## begin Material for the task

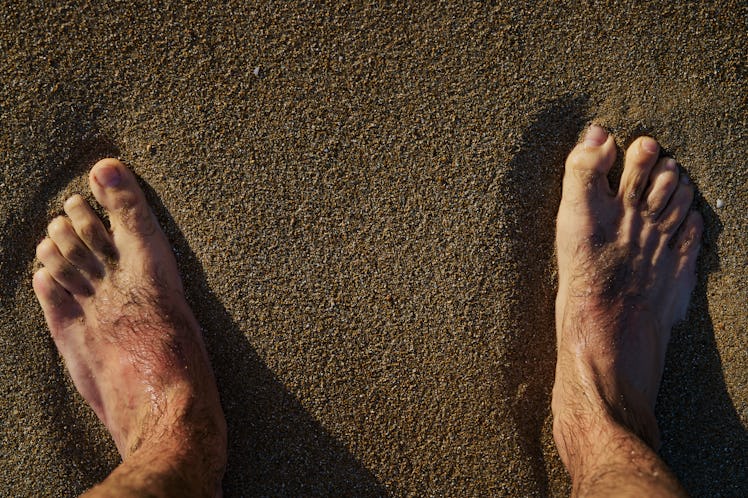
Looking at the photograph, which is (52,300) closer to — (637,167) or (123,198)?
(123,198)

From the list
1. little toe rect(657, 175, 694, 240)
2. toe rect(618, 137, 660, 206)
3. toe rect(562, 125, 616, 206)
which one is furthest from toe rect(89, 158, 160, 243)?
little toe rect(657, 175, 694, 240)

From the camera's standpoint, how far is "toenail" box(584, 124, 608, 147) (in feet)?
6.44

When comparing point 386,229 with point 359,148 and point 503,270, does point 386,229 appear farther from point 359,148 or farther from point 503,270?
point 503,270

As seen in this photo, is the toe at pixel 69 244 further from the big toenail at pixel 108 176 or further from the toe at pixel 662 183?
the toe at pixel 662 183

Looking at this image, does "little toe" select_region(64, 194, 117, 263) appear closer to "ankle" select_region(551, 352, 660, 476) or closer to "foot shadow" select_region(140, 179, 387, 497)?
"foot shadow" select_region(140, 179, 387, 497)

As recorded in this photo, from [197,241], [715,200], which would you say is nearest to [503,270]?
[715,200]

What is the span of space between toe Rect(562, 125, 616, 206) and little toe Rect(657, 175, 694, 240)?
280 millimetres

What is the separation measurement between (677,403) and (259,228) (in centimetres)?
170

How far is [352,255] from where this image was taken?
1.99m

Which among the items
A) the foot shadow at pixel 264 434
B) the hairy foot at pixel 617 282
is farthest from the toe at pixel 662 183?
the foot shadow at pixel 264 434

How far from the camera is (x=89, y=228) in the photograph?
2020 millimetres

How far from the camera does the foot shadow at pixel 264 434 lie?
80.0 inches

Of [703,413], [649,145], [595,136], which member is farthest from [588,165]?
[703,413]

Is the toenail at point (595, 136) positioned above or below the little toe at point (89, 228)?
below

## end Material for the task

**Task objective:**
Write the records out once more, exactly as they appear, with no pictures.

**Task output:**
Looking at the photograph, which is (52,300) closer to — (637,167) or (123,198)?
(123,198)

From the list
1. little toe rect(657, 175, 694, 240)
2. toe rect(618, 137, 660, 206)
3. toe rect(562, 125, 616, 206)
which one is furthest from toe rect(89, 158, 160, 243)?
little toe rect(657, 175, 694, 240)

From the camera's standpoint, how far is "toenail" box(584, 124, 608, 147) (in feet)?
6.44

When comparing point 386,229 with point 359,148 and point 503,270, does point 386,229 appear farther from point 359,148 or farther from point 503,270?
point 503,270

As seen in this photo, is the toe at pixel 69 244 further from the big toenail at pixel 108 176 or further from the toe at pixel 662 183?
the toe at pixel 662 183

Looking at this image, does "little toe" select_region(64, 194, 117, 263) appear closer to "ankle" select_region(551, 352, 660, 476) or closer to "foot shadow" select_region(140, 179, 387, 497)?
"foot shadow" select_region(140, 179, 387, 497)

As recorded in this photo, from [197,241], [715,200], which would you say is nearest to [503,270]?
[715,200]

What is the span of space between toe Rect(562, 125, 616, 206) and little toe Rect(657, 175, 694, 240)?
280 millimetres

What is the separation measurement between (677,403) and (259,228) (in centimetres)?
170

How far is [352,255] from where this image was taken?
1.99m

Which among the items
A) the foot shadow at pixel 264 434
B) the hairy foot at pixel 617 282
is farthest from the toe at pixel 662 183?
the foot shadow at pixel 264 434

How far from the camera is (x=89, y=228) in the photograph?
2020 millimetres

How far from the camera does the foot shadow at pixel 264 434 lie?
80.0 inches

Of [703,413], [649,145], [595,136], which member is farthest from [588,165]?
[703,413]

Is the toenail at point (595, 136) positioned above or below the little toe at point (89, 228)?
below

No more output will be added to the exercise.